The star of Amazon’s Fleabag pulls off quite the juggling act. In the fourth-wall-breaking dramatic comedy about a single woman living in London, Phoebe Waller-Bridge alternates with lightning speed between the scenes’ action and wry, wide-eyed addresses into the camera. It’s a claustrophobia-inducing effect that she nevertheless pulls off, injecting the role with boundless acerbic energy. Waller-Bridge, who does more with a raised eyebrow than most actors do with their entire faces, goes headlong into her antagonistic, sex-obsessed character, who’s afraid that she’s, in her own words, a “greedy, perverted, selfish, apathetic, cynical, depraved, morally bankrupt woman who can’t even call herself a feminist.” The actor, who also created the series, has her work cut out for her in making such a character sympathetic and vulnerable. As the six-episode series progresses, her lonely character’s despair over her best friend’s death cracks the facade of her wide, toothy smile, with the biggest emotional upheaval coming in the final episode, when the camera ceases to receive the character’s asides but accuses by silently cornering her. In the reversal, Waller-Bridge proves that she’s just as good at showing her character’s pain as she is at hiding it. [Laura Adamczyk]
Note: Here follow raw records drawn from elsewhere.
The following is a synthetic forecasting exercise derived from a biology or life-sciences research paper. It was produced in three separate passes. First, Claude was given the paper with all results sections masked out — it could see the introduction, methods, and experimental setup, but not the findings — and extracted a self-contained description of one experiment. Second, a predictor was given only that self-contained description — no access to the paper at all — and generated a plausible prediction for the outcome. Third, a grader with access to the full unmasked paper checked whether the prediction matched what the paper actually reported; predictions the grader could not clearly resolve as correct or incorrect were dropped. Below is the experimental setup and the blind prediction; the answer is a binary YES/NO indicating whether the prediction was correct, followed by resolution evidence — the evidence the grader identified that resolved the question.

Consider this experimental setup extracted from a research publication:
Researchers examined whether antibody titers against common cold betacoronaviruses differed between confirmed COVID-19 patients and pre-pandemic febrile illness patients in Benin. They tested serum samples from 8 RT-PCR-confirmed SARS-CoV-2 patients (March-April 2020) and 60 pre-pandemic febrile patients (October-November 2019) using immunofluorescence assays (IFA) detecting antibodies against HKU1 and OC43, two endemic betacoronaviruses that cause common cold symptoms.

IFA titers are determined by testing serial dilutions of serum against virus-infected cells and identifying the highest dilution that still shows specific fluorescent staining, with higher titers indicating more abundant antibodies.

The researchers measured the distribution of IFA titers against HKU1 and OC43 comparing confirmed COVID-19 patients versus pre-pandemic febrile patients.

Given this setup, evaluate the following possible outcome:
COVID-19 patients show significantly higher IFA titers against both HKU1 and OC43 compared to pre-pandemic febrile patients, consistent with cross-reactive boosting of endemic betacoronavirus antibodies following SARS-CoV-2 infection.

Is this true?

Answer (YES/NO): NO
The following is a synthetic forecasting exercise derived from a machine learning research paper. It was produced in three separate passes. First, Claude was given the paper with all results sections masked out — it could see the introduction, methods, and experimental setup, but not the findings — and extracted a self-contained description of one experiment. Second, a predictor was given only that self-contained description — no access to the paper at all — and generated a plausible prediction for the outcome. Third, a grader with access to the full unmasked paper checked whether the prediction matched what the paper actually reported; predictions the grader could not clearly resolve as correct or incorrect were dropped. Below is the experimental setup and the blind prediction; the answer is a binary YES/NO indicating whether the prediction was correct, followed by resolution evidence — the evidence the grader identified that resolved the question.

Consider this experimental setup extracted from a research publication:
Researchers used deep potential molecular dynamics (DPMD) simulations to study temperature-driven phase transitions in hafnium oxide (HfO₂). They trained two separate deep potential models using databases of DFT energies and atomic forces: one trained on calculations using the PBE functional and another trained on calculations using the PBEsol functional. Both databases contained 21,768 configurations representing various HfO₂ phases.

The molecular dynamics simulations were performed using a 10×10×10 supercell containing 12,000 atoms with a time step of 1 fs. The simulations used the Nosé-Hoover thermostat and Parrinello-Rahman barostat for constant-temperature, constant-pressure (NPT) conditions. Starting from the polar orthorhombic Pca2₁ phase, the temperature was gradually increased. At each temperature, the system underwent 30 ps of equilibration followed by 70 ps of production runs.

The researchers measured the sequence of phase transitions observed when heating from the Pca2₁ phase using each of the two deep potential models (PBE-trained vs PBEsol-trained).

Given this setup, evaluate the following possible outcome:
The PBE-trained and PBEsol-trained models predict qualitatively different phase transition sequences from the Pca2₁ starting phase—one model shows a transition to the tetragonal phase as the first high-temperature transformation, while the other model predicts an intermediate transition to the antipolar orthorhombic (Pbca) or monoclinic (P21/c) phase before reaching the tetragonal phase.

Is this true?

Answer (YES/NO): NO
Liza Weil, Gilmore Girls: A Year In The Life

Although much of the buzz around the Gilmore Girls revival was about the show’s titular women, it was Liza Weil’s Paris Geller who really stole the show. Weil wasn’t in much of the show, cumulatively—trying to cram 9,000 characters into 360 minutes will do that—but she owned the scenes she was in. Fully embracing a wardrobe of power jackets and Geller’s career as a fertility bank kingpin, Weil played Paris with intensity, charm, and an underlying sense of wit and whimsy. While every scene is arguably Paris’ best, there’s one that’s emerged as the internet’s favorite, GIFs and all. When Paris thinks she’s seen old crush Tristan on a trip back to Chilton, she spirals into a full-scale bathroom-clearing freak-out, one that kicks into high gear when Francie, a high school mean girl, stumbles into the discussion. Bonus points to Weil for her spike-heel-clad door kick; considering it was executed on tile, it gets more miraculous with each loop of the GIF. [Marah Eakin]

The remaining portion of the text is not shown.